____ DATASET

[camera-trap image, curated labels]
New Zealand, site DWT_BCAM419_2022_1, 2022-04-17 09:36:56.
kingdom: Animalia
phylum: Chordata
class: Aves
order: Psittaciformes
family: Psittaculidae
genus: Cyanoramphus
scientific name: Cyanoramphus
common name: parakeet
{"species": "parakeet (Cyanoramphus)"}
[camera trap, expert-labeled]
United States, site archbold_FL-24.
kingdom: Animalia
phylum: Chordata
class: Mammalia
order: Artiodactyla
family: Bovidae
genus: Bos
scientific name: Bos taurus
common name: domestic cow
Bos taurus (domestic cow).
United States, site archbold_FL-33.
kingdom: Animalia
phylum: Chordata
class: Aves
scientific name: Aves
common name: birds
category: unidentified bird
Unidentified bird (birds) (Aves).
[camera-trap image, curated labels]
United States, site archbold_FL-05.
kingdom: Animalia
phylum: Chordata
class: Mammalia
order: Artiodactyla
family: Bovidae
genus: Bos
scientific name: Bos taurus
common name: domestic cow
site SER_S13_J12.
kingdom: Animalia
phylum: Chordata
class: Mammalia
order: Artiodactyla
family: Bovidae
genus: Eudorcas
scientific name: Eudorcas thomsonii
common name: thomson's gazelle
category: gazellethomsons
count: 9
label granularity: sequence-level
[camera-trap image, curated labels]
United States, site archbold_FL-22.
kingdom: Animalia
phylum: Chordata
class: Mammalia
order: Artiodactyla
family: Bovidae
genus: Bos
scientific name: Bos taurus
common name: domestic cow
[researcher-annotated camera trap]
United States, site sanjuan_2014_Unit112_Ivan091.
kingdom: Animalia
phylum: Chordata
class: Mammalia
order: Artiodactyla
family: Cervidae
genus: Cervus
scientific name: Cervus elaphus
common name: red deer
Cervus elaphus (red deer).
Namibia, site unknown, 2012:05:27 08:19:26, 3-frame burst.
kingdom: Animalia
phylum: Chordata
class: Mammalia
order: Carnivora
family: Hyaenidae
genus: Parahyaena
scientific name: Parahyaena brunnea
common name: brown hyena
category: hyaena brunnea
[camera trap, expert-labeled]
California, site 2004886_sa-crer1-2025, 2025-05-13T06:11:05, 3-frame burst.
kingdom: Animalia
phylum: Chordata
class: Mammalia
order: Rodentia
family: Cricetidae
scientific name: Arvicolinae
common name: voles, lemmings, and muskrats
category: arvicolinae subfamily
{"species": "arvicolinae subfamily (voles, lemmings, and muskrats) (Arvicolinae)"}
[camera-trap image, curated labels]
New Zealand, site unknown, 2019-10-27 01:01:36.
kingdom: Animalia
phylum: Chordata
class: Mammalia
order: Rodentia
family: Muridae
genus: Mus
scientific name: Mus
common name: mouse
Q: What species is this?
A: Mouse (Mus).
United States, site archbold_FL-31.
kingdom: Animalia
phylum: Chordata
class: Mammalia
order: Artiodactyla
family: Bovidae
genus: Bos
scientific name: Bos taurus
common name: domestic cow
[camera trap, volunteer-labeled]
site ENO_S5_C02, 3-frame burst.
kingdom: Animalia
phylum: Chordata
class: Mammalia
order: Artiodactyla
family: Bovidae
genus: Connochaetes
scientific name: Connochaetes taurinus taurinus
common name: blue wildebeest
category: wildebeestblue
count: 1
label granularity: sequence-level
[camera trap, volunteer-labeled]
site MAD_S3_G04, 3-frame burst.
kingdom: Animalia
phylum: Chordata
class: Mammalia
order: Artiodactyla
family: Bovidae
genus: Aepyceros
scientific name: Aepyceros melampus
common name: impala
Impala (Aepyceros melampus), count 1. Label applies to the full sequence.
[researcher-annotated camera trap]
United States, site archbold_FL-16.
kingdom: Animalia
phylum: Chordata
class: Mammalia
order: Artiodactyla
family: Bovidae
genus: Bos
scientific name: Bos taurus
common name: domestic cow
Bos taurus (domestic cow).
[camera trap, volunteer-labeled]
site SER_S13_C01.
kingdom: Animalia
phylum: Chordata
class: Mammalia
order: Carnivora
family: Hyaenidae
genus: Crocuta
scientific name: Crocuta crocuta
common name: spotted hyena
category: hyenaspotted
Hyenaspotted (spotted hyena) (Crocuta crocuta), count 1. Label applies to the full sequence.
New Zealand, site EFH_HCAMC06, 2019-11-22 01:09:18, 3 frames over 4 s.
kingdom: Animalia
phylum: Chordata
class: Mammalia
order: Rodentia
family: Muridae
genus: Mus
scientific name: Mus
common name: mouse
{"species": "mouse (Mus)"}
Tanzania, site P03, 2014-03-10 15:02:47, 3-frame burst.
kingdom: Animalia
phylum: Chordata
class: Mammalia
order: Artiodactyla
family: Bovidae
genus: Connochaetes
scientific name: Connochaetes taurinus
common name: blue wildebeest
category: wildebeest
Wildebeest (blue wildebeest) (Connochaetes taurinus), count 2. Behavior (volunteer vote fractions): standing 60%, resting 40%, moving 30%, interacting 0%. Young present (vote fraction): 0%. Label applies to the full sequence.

________

◆ ACTIVITY
The full set of entries must be restated exactly, with none omitted.

◆ SOLUTION FOR THIS EXERCISE
[camera-trap image, curated labels]
New Zealand, site DWT_BCAM419_2022_1, 2022-04-17 09:36:56.
kingdom: Animalia
phylum: Chordata
class: Aves
order: Psittaciformes
family: Psittaculidae
genus: Cyanoramphus
scientific name: Cyanoramphus
common name: parakeet
{"species": "parakeet (Cyanoramphus)"}
[camera trap, expert-labeled]
United States, site archbold_FL-24.
kingdom: Animalia
phylum: Chordata
class: Mammalia
order: Artiodactyla
family: Bovidae
genus: Bos
scientific name: Bos taurus
common name: domestic cow
Bos taurus (domestic cow).
United States, site archbold_FL-33.
kingdom: Animalia
phylum: Chordata
class: Aves
scientific name: Aves
common name: birds
category: unidentified bird
Unidentified bird (birds) (Aves).
[camera-trap image, curated labels]
United States, site archbold_FL-05.
kingdom: Animalia
phylum: Chordata
class: Mammalia
order: Artiodactyla
family: Bovidae
genus: Bos
scientific name: Bos taurus
common name: domestic cow
site SER_S13_J12.
kingdom: Animalia
phylum: Chordata
class: Mammalia
order: Artiodactyla
family: Bovidae
genus: Eudorcas
scientific name: Eudorcas thomsonii
common name: thomson's gazelle
category: gazellethomsons
count: 9
label granularity: sequence-level
[camera-trap image, curated labels]
United States, site archbold_FL-22.
kingdom: Animalia
phylum: Chordata
class: Mammalia
order: Artiodactyla
family: Bovidae
genus: Bos
scientific name: Bos taurus
common name: domestic cow
[researcher-annotated camera trap]
United States, site sanjuan_2014_Unit112_Ivan091.
kingdom: Animalia
phylum: Chordata
class: Mammalia
order: Artiodactyla
family: Cervidae
genus: Cervus
scientific name: Cervus elaphus
common name: red deer
Cervus elaphus (red deer).
Namibia, site unknown, 2012:05:27 08:19:26, 3-frame burst.
kingdom: Animalia
phylum: Chordata
class: Mammalia
order: Carnivora
family: Hyaenidae
genus: Parahyaena
scientific name: Parahyaena brunnea
common name: brown hyena
category: hyaena brunnea
[camera trap, expert-labeled]
California, site 2004886_sa-crer1-2025, 2025-05-13T06:11:05, 3-frame burst.
kingdom: Animalia
phylum: Chordata
class: Mammalia
order: Rodentia
family: Cricetidae
scientific name: Arvicolinae
common name: voles, lemmings, and muskrats
category: arvicolinae subfamily
{"species": "arvicolinae subfamily (voles, lemmings, and muskrats) (Arvicolinae)"}
[camera-trap image, curated labels]
New Zealand, site unknown, 2019-10-27 01:01:36.
kingdom: Animalia
phylum: Chordata
class: Mammalia
order: Rodentia
family: Muridae
genus: Mus
scientific name: Mus
common name: mouse
Q: What species is this?
A: Mouse (Mus).
United States, site archbold_FL-31.
kingdom: Animalia
phylum: Chordata
class: Mammalia
order: Artiodactyla
family: Bovidae
genus: Bos
scientific name: Bos taurus
common name: domestic cow
[camera trap, volunteer-labeled]
site ENO_S5_C02, 3-frame burst.
kingdom: Animalia
phylum: Chordata
class: Mammalia
order: Artiodactyla
family: Bovidae
genus: Connochaetes
scientific name: Connochaetes taurinus taurinus
common name: blue wildebeest
category: wildebeestblue
count: 1
label granularity: sequence-level
[camera trap, volunteer-labeled]
site MAD_S3_G04, 3-frame burst.
kingdom: Animalia
phylum: Chordata
class: Mammalia
order: Artiodactyla
family: Bovidae
genus: Aepyceros
scientific name: Aepyceros melampus
common name: impala
Impala (Aepyceros melampus), count 1. Label applies to the full sequence.
[researcher-annotated camera trap]
United States, site archbold_FL-16.
kingdom: Animalia
phylum: Chordata
class: Mammalia
order: Artiodactyla
family: Bovidae
genus: Bos
scientific name: Bos taurus
common name: domestic cow
Bos taurus (domestic cow).
[camera trap, volunteer-labeled]
site SER_S13_C01.
kingdom: Animalia
phylum: Chordata
class: Mammalia
order: Carnivora
family: Hyaenidae
genus: Crocuta
scientific name: Crocuta crocuta
common name: spotted hyena
category: hyenaspotted
Hyenaspotted (spotted hyena) (Crocuta crocuta), count 1. Label applies to the full sequence.
New Zealand, site EFH_HCAMC06, 2019-11-22 01:09:18, 3 frames over 4 s.
kingdom: Animalia
phylum: Chordata
class: Mammalia
order: Rodentia
family: Muridae
genus: Mus
scientific name: Mus
common name: mouse
{"species": "mouse (Mus)"}
Tanzania, site P03, 2014-03-10 15:02:47, 3-frame burst.
kingdom: Animalia
phylum: Chordata
class: Mammalia
order: Artiodactyla
family: Bovidae
genus: Connochaetes
scientific name: Connochaetes taurinus
common name: blue wildebeest
category: wildebeest
Wildebeest (blue wildebeest) (Connochaetes taurinus), count 2. Behavior (volunteer vote fractions): standing 60%, resting 40%, moving 30%, interacting 0%. Young present (vote fraction): 0%. Label applies to the full sequence.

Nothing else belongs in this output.